Aquela gente toda! Aqueles olhos agoniados, aquelas almas lindamente jovens, prontas, estéreis, pedindo para serem sedadas! E a musica ensurdecedora! E as palavras de gargantas arranhadas!
O garoto de peito em chamas,que guardava meia duzia de musicas do Kurt Cobain na manga, gritou para a floresta de eucaliptos. Ninguém ouviu, nenhum eco, nenhuma resposta. As palavras chiadas se perderam pela madeira e pelas folhas secas. O ponto mudo no fim se estendeu em reticências até hoje, até as ruas da cidade, até os ouvidos dos
nossos pais.
Quem responderá ao garoto? Quem gritará de volta? Bueiros sozinhos escutam suas palavras. Bueiros e baratas. Postes estremecem em sua agonia passada.
Ele acreditava que debaixo dos pés dos muitos andantes, e debaixo das caixas de cerveja dos bares sujos das esquinas, havia uma geração escondida, uma utopia perdida, um sonho esquecido.
Fechamos os olhos e ouvimos, se assim buscarmos, gritos mortos dos cinco amigos com unhas ruídas que acreditavam na revolução socialista e na poeira de seus sapatos! Urremos a eles.
Morreram de tuberculose os poetas do subsolo.

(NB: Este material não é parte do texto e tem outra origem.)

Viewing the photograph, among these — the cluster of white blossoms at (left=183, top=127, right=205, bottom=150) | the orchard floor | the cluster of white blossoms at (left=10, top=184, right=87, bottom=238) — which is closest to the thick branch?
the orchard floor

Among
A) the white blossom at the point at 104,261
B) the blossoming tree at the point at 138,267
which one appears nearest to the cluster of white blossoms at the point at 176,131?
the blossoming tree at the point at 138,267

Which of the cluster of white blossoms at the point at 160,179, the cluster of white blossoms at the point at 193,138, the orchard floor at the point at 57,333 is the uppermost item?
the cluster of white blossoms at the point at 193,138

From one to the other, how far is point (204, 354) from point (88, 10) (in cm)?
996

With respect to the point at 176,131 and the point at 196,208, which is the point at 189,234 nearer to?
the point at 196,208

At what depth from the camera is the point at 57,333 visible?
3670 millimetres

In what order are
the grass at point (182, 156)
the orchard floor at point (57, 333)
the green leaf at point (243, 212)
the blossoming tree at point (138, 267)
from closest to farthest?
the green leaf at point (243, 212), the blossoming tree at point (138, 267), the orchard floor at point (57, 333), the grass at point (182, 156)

Urremos a eles.
-"o que está escrito debaixo do seu copo?"- perguntemos a todos.
E dedicaremos assim nossas vidas á ferrugem do alumínio envelhecido das janelas do ultimo andar, onde não mora ninguém, onde pousam os pombos, onde estão escritas as letras do Elvis e da Madonna.
Gargantas saradas, dentes escovados, viram todos notas de roda pé.

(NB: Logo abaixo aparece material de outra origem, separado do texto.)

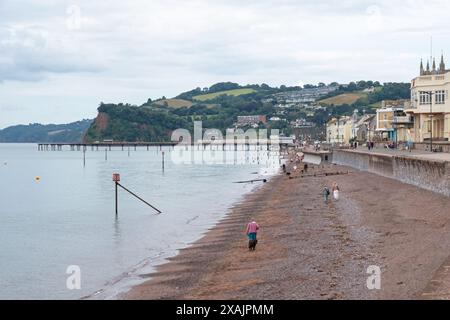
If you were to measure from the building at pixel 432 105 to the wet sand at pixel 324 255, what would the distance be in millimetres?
29946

Em um dos livros empoeirados do alto da estante, está escrito seu nome.
Seus olhos, sua rejeicao, também as suas idéias mutáveis e a sua ambição pelo niilismo estão em letras quase invisíveis á meio centímetro do fim da pagina. Ninguém vai ler, assim como ninguém escuta os gritos do garoto do peito
Será que ficaremos também escondidos debaixo das caixas de cerveja dos bares sujos de esquina?
Será que teremos nossas poesias escritas no alumínio enferrujado, entre os pombos?
Ninguém nos verá, ninguém saberá dos nossos amanheceres dourados e do frio que entrava pelos nossos sapatos!
O que estará escrito na nota de roda pé das nossas vidas?